* [Stated problem] Swap "further" for "farther" in the part of the material that opens with the line containing "What is the distance between" and closes with the line containing "Answer: (494,105), (129,113), (426,363), (215,358), (358,322)", and write out only that part with nothing else changed.

* [Dataset excerpts]
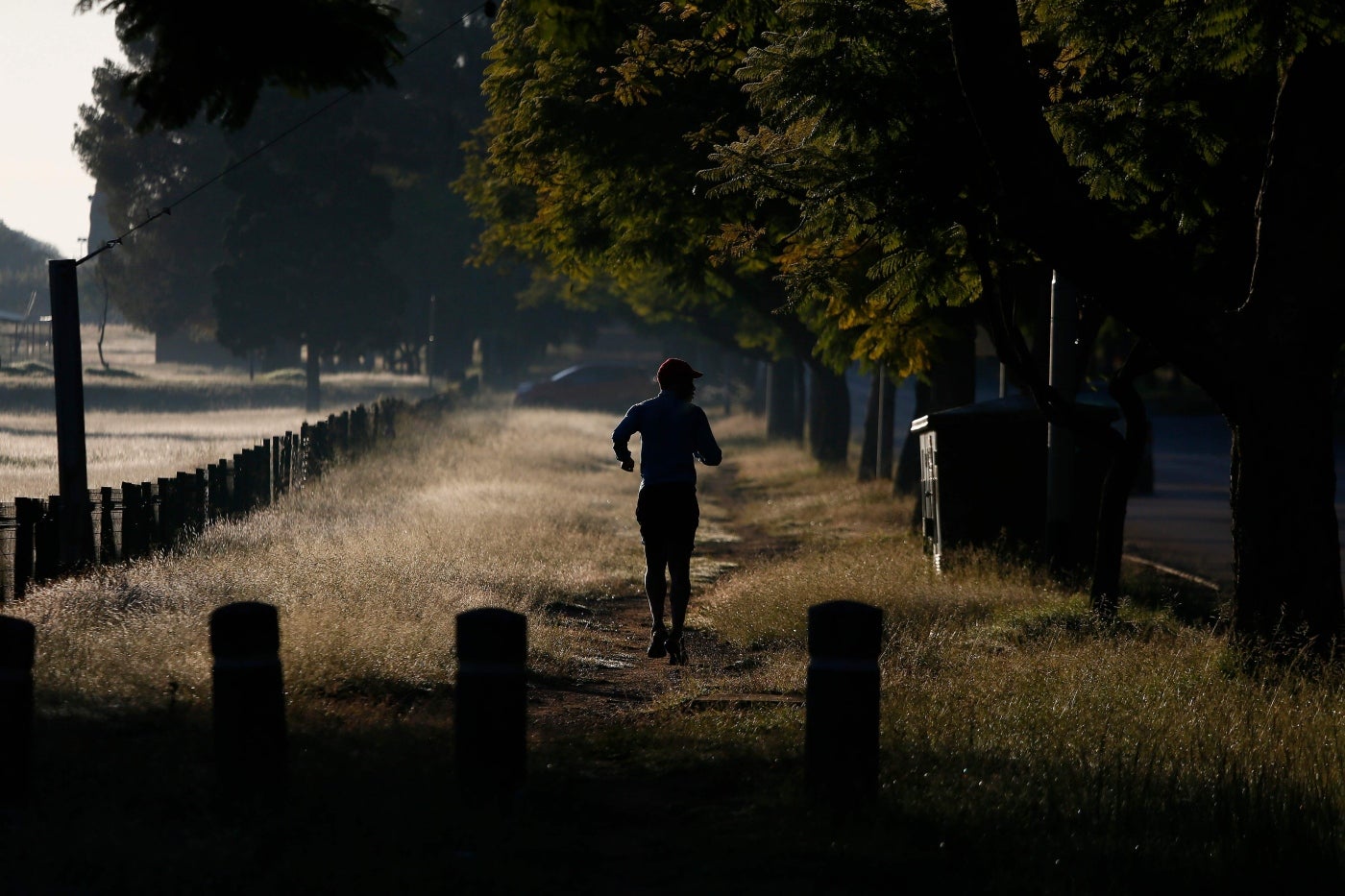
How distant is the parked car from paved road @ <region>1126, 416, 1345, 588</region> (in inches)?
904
...
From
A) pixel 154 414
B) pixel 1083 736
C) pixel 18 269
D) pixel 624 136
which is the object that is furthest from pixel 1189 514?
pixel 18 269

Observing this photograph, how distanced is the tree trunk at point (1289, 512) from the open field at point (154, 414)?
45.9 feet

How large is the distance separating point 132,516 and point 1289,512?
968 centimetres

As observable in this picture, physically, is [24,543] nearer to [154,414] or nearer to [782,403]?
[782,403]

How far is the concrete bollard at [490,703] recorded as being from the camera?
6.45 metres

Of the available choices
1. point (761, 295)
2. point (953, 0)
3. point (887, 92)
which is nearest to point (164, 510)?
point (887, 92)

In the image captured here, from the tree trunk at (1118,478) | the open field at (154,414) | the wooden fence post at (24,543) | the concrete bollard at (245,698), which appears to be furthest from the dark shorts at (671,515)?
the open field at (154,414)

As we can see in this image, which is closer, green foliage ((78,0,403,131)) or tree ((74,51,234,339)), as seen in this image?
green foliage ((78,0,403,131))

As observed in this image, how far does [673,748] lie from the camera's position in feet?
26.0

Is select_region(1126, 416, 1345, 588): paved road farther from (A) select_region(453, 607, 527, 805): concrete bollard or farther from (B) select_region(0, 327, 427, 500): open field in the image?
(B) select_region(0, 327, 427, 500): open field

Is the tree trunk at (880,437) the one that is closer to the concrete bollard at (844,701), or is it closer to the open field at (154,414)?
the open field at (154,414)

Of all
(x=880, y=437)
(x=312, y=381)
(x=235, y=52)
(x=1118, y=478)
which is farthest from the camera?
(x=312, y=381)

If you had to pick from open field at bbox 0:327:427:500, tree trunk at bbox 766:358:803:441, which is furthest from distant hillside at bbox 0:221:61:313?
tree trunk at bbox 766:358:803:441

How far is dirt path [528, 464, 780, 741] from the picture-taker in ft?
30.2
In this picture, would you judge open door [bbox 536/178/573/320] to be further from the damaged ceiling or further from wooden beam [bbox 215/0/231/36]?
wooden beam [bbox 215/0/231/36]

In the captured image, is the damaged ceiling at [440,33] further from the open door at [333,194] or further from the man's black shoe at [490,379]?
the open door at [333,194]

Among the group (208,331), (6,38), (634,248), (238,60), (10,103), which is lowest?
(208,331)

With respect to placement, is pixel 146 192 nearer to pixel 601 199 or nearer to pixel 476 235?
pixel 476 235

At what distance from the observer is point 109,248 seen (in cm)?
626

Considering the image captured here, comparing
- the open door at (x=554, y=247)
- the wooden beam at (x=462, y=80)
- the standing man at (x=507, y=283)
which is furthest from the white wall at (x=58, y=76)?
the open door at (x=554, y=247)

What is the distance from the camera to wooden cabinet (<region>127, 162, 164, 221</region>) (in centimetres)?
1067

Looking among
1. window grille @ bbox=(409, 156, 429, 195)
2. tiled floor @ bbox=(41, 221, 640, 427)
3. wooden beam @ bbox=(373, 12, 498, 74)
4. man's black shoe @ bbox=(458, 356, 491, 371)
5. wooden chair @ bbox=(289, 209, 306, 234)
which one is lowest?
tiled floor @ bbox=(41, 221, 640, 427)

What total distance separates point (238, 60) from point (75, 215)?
--
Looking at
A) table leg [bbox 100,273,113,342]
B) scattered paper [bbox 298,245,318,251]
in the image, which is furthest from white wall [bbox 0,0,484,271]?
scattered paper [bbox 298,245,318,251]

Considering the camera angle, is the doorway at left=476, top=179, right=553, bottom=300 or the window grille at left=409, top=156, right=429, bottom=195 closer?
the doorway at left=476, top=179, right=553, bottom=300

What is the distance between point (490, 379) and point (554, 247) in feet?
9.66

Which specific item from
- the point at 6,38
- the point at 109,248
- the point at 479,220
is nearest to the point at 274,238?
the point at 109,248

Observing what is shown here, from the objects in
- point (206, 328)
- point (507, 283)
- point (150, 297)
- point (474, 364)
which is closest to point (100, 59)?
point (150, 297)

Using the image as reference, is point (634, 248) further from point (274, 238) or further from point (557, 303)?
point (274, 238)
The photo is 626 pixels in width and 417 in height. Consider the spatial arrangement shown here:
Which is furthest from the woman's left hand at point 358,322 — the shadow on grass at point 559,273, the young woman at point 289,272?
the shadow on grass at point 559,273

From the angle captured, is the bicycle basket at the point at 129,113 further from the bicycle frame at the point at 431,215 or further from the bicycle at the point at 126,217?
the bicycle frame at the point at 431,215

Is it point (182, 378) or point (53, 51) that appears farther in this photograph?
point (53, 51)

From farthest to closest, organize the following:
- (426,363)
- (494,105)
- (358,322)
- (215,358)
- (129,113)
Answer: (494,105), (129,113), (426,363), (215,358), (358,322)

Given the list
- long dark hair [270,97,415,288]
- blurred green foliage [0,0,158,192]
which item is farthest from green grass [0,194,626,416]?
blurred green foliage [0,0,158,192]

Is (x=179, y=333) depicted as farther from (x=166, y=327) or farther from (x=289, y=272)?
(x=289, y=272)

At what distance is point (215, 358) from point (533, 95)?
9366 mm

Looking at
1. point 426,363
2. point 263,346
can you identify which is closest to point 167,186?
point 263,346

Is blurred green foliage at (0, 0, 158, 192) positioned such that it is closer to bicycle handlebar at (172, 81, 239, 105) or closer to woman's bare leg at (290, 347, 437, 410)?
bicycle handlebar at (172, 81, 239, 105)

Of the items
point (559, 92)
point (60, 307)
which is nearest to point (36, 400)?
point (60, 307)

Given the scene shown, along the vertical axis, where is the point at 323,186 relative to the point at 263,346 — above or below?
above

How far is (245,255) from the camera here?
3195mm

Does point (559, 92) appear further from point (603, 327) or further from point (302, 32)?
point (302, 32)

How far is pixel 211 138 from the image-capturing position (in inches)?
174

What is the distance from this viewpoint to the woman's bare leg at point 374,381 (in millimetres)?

* [Solution to the exercise]
What is the distance between point (490, 379) and point (554, 247) in feet?
9.66

Which specific item from
- the point at 6,38
- the point at 109,248
- the point at 479,220
is nearest to the point at 274,238?
the point at 109,248

Observing what is shown here, from the objects in
- point (206, 328)
- point (507, 283)
- point (150, 297)
- point (474, 364)
which is closest to point (100, 59)?
point (150, 297)

Using the image as reference, is point (634, 248) farther from point (274, 238) or farther from point (557, 303)?
point (274, 238)
The photo is 626 pixels in width and 417 in height. Consider the spatial arrangement shown here:
Which is furthest from the woman's left hand at point 358,322 — the shadow on grass at point 559,273, the young woman at point 289,272?
the shadow on grass at point 559,273

From the angle captured, is the bicycle basket at the point at 129,113 farther from the bicycle frame at the point at 431,215 or farther from the bicycle at the point at 126,217?
the bicycle frame at the point at 431,215

Is it point (182, 378) or point (53, 51) that appears farther in this photograph?
point (53, 51)

From farthest to closest, organize the following:
- (426,363)
- (494,105)
- (358,322)
- (215,358)
- (129,113)
Answer: (494,105), (129,113), (426,363), (215,358), (358,322)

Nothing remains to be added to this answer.